Problems to solve -
- 1) Return the span of the book description that begins at the words "After news trickles" and ends after the words "stopped her before....", copied without changes.
- 2) According to the book description, what do the five travelers live off while crossing America?
- 3) Extend the book description with new text that picks up after its final sentence.

Given passage -
————————
After news trickles back to them that Buck is dying, they make the uneasy decision to drive across country to his hospice in California. Leah hopes for closure; Michelle just wants to give him a piece of her mind.
Five people in a failing, old station wagon, living off free samples at food courts across America, and the most pressing question on Michelle’s mind is: Who will break down first--herself or the car? All the signs tell her they won’t make it. But Michelle has heard that her whole life, and it’s never stopped her before....
Una LaMarche triumphs once again with this rare and compassionate look at how racial and social privilege affects one family in crisis in both subtle and astonishing ways.
————————
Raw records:

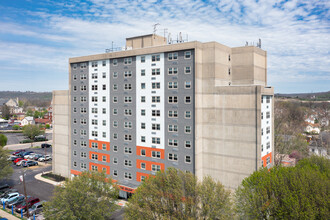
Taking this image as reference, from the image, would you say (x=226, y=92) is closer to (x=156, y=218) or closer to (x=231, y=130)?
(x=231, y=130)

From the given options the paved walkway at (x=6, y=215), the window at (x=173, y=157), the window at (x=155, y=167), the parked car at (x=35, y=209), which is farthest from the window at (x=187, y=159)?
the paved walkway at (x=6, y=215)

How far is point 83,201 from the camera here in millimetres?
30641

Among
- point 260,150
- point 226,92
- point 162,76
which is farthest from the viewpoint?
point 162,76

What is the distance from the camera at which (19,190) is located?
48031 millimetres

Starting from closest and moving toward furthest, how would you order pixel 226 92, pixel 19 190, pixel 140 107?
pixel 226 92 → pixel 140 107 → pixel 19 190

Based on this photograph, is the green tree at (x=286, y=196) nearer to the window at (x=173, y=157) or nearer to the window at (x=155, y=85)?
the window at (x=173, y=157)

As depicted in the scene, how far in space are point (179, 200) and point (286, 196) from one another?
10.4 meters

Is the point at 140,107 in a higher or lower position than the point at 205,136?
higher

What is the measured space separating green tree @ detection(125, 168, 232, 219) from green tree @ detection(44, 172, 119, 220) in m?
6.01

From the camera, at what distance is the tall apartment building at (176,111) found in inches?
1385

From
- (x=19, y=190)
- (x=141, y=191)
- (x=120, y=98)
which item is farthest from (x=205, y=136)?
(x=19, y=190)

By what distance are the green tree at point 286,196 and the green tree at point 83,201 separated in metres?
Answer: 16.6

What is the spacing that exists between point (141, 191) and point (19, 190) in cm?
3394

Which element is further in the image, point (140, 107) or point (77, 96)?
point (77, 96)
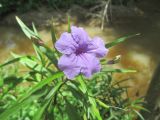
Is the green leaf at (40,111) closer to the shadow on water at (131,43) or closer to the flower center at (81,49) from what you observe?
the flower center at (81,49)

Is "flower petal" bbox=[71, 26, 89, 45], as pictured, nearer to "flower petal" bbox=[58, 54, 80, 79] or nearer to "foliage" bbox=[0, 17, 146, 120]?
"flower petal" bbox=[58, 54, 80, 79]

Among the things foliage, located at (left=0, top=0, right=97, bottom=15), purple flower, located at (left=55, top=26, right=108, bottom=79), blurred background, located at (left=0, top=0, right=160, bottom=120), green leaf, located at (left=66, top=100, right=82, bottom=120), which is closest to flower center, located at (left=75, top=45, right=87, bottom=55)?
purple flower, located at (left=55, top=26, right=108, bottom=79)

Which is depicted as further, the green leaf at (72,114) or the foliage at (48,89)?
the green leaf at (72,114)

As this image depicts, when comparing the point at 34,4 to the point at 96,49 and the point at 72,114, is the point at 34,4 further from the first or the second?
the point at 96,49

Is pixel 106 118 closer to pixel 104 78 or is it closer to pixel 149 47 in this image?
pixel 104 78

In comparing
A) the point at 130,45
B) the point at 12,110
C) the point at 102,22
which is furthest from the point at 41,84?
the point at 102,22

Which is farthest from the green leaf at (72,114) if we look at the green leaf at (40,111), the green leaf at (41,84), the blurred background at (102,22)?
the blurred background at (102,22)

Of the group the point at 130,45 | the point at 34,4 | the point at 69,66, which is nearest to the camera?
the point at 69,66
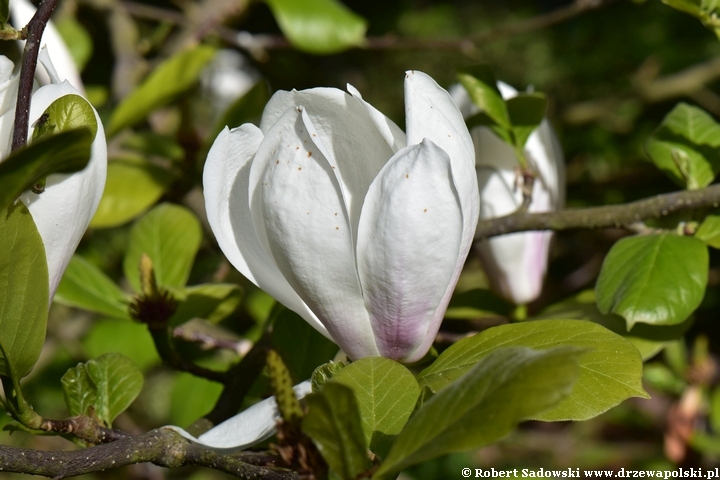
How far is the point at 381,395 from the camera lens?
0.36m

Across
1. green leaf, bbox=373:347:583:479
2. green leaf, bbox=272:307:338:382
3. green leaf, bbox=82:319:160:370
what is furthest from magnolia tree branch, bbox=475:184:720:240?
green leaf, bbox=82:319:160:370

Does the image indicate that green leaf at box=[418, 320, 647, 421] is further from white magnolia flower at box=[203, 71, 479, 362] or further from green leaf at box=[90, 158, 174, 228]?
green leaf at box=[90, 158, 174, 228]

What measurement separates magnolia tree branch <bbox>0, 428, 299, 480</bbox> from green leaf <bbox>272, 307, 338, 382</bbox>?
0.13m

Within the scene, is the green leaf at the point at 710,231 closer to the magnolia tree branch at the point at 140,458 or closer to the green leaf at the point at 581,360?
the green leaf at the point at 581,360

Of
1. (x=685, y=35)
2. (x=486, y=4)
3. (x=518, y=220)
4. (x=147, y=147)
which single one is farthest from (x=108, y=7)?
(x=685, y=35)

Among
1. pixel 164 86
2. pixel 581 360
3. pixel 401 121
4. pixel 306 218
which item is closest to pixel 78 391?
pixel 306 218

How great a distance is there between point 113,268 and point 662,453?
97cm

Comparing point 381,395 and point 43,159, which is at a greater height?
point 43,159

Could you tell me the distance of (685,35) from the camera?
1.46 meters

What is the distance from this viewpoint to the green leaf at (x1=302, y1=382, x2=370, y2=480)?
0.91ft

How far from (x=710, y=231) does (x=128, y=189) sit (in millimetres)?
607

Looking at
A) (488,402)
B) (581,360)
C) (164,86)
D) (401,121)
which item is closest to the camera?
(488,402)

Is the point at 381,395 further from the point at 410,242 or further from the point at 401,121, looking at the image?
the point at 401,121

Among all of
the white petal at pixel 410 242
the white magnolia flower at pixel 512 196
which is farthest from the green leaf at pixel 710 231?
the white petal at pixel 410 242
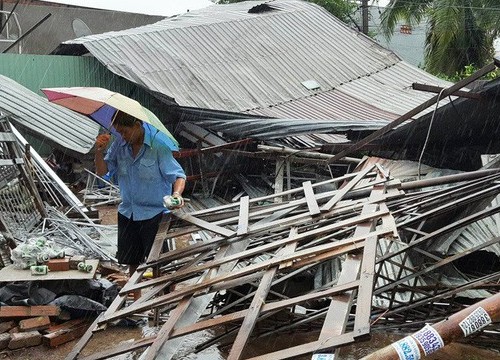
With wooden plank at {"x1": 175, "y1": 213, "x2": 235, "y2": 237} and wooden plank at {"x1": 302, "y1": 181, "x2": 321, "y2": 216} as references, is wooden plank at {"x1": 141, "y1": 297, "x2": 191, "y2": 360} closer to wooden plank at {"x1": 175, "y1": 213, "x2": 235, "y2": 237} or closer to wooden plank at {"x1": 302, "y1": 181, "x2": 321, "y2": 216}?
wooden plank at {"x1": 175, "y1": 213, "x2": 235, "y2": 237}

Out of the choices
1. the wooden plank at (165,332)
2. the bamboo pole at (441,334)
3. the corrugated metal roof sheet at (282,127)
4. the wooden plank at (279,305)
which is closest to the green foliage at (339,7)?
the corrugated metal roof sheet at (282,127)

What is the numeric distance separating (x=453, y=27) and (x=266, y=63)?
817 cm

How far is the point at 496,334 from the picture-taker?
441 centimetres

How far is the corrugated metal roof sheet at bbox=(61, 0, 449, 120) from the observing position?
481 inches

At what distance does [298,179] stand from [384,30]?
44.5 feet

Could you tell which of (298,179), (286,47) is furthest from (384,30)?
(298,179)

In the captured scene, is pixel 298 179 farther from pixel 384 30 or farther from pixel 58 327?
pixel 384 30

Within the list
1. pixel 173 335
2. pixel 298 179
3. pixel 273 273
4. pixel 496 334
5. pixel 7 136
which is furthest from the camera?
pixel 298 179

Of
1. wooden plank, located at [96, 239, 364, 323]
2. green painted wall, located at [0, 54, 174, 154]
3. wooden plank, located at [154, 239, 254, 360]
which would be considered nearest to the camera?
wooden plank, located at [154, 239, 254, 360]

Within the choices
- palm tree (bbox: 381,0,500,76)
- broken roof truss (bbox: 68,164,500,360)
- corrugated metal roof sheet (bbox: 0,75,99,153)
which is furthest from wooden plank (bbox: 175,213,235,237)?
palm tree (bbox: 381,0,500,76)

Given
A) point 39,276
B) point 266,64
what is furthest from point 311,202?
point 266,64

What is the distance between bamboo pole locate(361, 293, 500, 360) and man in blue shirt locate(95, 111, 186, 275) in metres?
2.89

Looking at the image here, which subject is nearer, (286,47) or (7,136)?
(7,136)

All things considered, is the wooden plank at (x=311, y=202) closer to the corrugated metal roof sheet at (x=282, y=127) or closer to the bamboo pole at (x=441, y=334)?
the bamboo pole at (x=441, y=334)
————————
Responses per task -
- 1)
After news trickles back to them that Buck is dying, they make the uneasy decision to drive across country to his hospice in California. Leah hopes for closure; Michelle just wants to give him a piece of her mind.
Five people in a failing, old station wagon, living off free samples at food courts across America, and the most pressing question on Michelle’s mind is: Who will break down first--herself or the car? All the signs tell her they won’t make it. But Michelle has heard that her whole life, and it’s never stopped her before....

- 2) Free samples at food courts across America.

- 3)
PUBLISHERS WEEKLY
After Michelle's drug-addicted mother is arrested, 17-year-old Michelle is left to fend for her two younger siblings. Again. With virtually no one to help them, Michelle (who is half-black) feels lost until her previously unknown (and "the-color-of-tracing-paper white") half-sister, Leah, shows up with her stepbrother, Tim. Buck Devereaux the long-absent father that Michelle, her siblings, and Leah all share is dying, and he wants to see them. After some persuasion, all five step-siblings pile into Michelle's broken-down station wagon to travel from Baltimore to California. Buck's abandonment permeates the complicated getting-to-know-you conversations that happen along the way, helping everyone bond them as they face major obstacles on the road. LaMarche (Like No Other) spends substantial time setting up Michelle's family's difficulties, so the story initially stalls before the road trip gets underway. Michelle's narration can be surprisingly formal ("I'd like to think that I'm owed this one transgression after so many years of playing by my mom's hypocritical rules, especially since my motives are mostly pure"), but her budding relationship with Tim adds a sweet-natured romantic dimension to this sibling-centered story. Ages 12 up.